TimeStation is what we use. iOS only or through browser, no android app yet.

TSheets seems to be the industry standard though against which to measure those kind of programs. We have a couple iPads in the field that we use to let crews punch in on and we also allow some employees to clock in on their own phones or through the website (you have control over that).


----------



## Epoxy Pro (Oct 7, 2012)

George Z said:


> Tsheets.com. Used it and happy with it for maybe 6-7 years


Great app. We have been using it since last winter.


----------



## Schmidt & Co. (Nov 6, 2008)

Tsheets here also. I've been using it for two years now and would never go back to the old way.


----------



## straight_lines (Oct 17, 2007)

Tsheets as well. Love that in integrates into QB, just approve the time and export. Everything is there when I run payroll, and every minute of time is charged to the correct job. 

It makes checking our numbers to ensure correct bidding really easy.


----------



## DeanV (Apr 18, 2007)

How does importing overtime from tsheets work?


Sent from my iPhone using Tapatalk


----------



## George Z (Apr 15, 2007)

DeanV said:


> How does importing overtime from tsheets work?
> 
> 
> Sent from my iPhone using Tapatalk


No clue, we never work overtime. They are very responsive and customer friendly, maybe they can answer that question.


----------



## straight_lines (Oct 17, 2007)

DeanV said:


> How does importing overtime from tsheets work?
> 
> 
> Sent from my iPhone using Tapatalk


I have tried everything short of calling support but it just imports everything into regular time. I have to manually edit if there is overtime to correct it.


----------



## DeanV (Apr 18, 2007)

I manually enter everything from timestation to qb but it does not calculate overtime either so I need to do the math part. 
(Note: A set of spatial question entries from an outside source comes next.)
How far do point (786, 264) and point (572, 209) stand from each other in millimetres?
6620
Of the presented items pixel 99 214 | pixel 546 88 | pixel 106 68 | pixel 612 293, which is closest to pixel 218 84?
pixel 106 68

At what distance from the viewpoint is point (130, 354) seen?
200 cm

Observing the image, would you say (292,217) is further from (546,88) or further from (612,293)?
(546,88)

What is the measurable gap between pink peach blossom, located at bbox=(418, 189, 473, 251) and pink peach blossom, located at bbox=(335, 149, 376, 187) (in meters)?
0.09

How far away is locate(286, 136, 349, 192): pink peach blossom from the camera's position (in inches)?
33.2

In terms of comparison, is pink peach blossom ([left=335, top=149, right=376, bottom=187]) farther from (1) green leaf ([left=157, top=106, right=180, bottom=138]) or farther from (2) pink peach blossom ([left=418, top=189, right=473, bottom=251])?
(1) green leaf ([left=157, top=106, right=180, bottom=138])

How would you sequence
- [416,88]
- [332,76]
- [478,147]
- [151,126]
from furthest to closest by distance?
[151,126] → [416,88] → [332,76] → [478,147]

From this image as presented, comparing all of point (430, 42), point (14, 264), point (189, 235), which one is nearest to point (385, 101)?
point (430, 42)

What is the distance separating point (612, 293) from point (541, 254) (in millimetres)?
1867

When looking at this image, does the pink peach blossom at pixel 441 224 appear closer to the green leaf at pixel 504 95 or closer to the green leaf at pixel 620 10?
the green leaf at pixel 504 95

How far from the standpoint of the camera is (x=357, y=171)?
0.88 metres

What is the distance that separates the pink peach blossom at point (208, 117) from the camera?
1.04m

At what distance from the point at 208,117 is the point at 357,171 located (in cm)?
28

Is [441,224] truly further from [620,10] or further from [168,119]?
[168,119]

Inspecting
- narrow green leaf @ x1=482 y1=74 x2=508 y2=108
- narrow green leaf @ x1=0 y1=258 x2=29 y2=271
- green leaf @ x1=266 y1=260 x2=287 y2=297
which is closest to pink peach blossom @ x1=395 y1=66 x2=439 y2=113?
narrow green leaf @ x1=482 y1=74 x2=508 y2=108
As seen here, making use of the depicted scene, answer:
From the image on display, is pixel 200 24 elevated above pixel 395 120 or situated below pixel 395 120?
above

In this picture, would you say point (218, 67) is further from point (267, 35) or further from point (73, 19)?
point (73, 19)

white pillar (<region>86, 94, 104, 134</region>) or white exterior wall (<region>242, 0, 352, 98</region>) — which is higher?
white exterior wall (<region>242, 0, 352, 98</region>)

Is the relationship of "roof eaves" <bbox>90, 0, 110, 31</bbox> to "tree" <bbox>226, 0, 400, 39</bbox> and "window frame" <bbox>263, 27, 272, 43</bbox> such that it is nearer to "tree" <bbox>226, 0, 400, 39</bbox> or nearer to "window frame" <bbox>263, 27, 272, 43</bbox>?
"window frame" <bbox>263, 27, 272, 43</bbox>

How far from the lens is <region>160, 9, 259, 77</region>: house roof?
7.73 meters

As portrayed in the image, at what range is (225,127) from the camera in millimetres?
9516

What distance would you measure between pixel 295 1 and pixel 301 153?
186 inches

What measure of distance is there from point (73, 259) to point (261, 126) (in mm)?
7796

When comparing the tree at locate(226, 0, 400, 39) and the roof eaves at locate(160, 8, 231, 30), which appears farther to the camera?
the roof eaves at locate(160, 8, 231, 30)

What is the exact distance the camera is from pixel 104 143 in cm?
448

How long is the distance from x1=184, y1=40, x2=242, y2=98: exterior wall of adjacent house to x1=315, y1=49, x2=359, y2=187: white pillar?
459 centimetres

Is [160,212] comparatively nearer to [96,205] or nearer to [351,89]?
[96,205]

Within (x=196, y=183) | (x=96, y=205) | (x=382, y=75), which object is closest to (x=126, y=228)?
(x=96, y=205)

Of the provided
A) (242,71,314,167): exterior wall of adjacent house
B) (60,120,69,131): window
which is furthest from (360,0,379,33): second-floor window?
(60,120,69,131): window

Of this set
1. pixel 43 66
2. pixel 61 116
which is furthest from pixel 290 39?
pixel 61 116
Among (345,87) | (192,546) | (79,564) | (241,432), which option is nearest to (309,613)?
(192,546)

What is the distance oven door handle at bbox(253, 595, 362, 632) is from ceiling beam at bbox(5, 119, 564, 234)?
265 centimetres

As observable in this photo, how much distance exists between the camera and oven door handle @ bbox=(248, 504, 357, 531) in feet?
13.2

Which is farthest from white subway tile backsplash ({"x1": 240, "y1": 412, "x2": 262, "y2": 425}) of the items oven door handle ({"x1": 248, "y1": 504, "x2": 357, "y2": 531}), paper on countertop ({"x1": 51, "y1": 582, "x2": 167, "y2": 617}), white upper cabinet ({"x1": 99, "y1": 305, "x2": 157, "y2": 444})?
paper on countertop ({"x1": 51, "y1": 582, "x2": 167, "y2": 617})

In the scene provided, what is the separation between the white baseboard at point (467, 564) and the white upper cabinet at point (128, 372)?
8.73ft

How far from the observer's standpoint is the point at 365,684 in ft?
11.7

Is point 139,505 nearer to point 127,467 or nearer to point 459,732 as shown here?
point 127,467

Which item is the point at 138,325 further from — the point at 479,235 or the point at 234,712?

Sent from my iPhone using Tapatalk


----------



## straight_lines (Oct 17, 2007)

Tsheets breaks down into regular and OT depending on how it's set up. Somehow in the import it all goes into regular hours into QB. 

Something I keep forgetting to ask my bookkeeper. She is really good with tech issues in QB and will keep calling support until it gets resolved. Even got me a discounted rate because we had so many issues and cost when switching to online from desktop.


----------



## DeanV (Apr 18, 2007)

For me, it looks like TimeStation is $20 per month, but TSheets would be $96 per month for 20 employees.

Not sure QB export is worth the extra cost for me.


----------